Thorn14 said:
EyeReaper said:
The whole "This is/is not" a game argument has been a long and hard battle I've fought for years. It's really gotten to the point where I dislike telling people about VN's because I'm so sick of being told "Katawa/Hatoful/Fate Stay Night/Clannad/Magical Diary/Ace Attorney isn't a real game! It's just sprites and text!"
The worst part is, most Dating Sims do have failure states. There are game overs and Bad endings. I mean, obviously. I don't even know why they keep being brought up here
Walking simulators, on the otherhand, I can't speak for. I've never played one, and I don't plan on it. I won't debate their credibility as games, but they just don't look entertaining.
Thank God for a tv that look like an apple
Whats wrong with Visual Novels not actually being games? (Ace Attorney is a game though because of puzzle solving and such)
That doesn't diminish them in anyway.
Actually, thinking about it, it's not just about the diminishment of the games.
The definition of gamer is defined as people who play games. If we say certain genres of games(experiences, whatever) aren't games, we can say certain people aren't gamers and their makers aren't game developers. If you like visual novels and walking simulators and play them more than other games and play other games only occasionally, why should you be considered a nongamer, and therefore not worthy of attention or consideration when discussing development of games, when you likely dedicate as much time to or more to these sort of experiences? If you take the time to actually make these games(experiences, whatever), why shouldn't you be considered a game developer as much as anyone else who put their time to these issues?
Also, such distinctions between the two potentially leads to adding elements to these non-games that ultimately wouldn't improve them to be considered valid by these people who claim these genres aren't games. The Stanley Parable wouldn't have been improved (and I argue it would have been harmed) by adding failure states, but it would have become a game, making people who play it gamers and the people who made it game developers.
Finally, as much as I hate to bring it up and bring bile upon myself, I'm not going to censor myself on this because I feel this is an important point. This idea has the (intentional or unintentional) consequence of labeling some women-dominated genres among both buyers and developers as not part of the larger gaming scene. Gone Home was primarily developed by women, for example, and while I don't have statistics on me, I'd hazard a guess that the visual novel market has many female buyers and developers as well.
If people are going to ask why women supposedly don't make games and instead just complain about them (a discussion this forum went through pre-gamergate), why when women are actually making experiences that at the very require all the work of games if they aren't games themselves do we seek to define those games as non-games?
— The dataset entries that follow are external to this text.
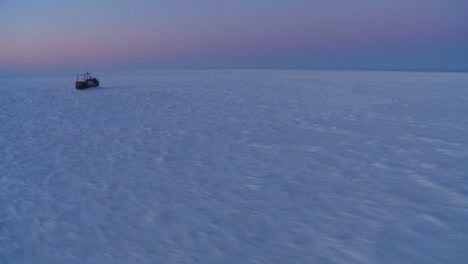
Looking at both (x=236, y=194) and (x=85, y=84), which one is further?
(x=85, y=84)

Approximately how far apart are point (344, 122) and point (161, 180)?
5470 mm

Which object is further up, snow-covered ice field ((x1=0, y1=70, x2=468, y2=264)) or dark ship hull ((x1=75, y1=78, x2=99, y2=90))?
dark ship hull ((x1=75, y1=78, x2=99, y2=90))

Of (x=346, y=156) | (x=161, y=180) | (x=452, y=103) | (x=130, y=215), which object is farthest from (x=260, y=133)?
(x=452, y=103)

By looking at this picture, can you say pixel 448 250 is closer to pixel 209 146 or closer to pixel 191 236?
pixel 191 236

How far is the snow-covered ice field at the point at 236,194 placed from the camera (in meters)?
2.68

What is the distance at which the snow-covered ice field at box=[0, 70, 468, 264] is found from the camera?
268 centimetres

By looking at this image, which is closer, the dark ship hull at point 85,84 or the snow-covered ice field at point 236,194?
the snow-covered ice field at point 236,194

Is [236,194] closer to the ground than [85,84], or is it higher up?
closer to the ground

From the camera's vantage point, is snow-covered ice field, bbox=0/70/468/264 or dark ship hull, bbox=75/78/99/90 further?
dark ship hull, bbox=75/78/99/90

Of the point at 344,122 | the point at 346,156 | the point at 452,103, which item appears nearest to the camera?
the point at 346,156

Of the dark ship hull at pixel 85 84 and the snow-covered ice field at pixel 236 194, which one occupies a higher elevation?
the dark ship hull at pixel 85 84

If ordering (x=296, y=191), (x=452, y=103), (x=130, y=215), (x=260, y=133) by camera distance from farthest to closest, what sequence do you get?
(x=452, y=103) → (x=260, y=133) → (x=296, y=191) → (x=130, y=215)

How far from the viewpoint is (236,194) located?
3.80 metres

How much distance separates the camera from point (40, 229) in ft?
9.95
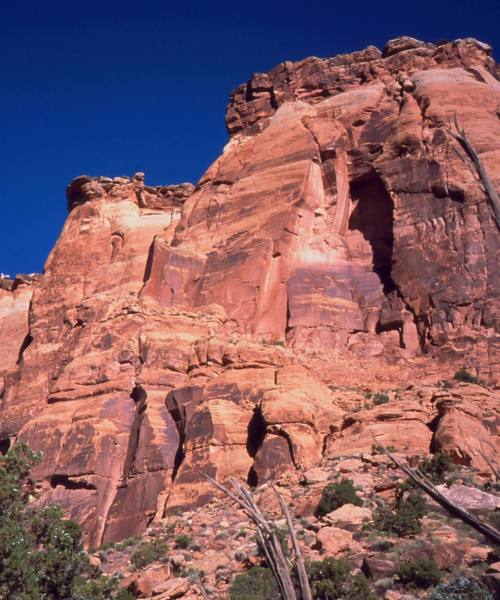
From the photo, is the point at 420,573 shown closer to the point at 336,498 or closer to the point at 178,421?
the point at 336,498

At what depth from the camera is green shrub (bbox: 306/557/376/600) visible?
1944 centimetres

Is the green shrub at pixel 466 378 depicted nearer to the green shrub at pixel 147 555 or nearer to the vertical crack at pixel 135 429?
the vertical crack at pixel 135 429

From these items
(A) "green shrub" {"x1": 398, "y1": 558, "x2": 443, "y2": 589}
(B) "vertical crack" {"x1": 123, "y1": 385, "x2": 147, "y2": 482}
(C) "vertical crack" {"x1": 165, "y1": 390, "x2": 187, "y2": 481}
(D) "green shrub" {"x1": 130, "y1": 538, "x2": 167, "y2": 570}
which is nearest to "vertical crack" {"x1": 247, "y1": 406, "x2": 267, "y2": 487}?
(C) "vertical crack" {"x1": 165, "y1": 390, "x2": 187, "y2": 481}

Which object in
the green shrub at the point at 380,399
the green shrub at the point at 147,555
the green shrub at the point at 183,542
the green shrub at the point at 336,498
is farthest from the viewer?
the green shrub at the point at 380,399

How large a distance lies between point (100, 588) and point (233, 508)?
33.5ft

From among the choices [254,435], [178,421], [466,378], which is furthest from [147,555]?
[466,378]

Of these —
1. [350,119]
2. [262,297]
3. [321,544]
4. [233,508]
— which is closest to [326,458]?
[233,508]

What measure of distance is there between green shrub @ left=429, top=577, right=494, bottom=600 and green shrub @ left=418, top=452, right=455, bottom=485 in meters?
9.12

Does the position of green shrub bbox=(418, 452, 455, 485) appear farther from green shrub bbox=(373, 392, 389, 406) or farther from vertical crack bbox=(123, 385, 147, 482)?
vertical crack bbox=(123, 385, 147, 482)

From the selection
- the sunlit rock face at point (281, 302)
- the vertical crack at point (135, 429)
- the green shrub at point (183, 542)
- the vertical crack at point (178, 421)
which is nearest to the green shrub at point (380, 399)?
the sunlit rock face at point (281, 302)

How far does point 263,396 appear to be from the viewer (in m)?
36.2

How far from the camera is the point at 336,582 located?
65.4 feet

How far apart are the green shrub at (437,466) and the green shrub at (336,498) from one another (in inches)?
108

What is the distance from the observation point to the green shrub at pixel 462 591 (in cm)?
1695
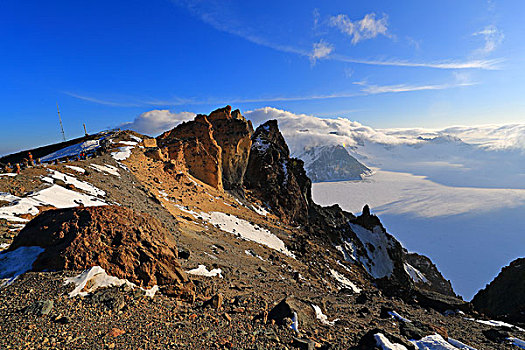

When people ask "Why aren't women making games instead of complaining about them?" or "Why should we cater to women? they aren't important in the current market" do they
really just mean "Why aren't women making games to match my standards?" or "Why should we cater to women? Women don't play right kinds of games to matter to me"? If so, then both arguments are completely bunk courtesy of the definitional goalpost moving hidden beneath them, and there really is little reason to justify the current state of gaming and the industry for women.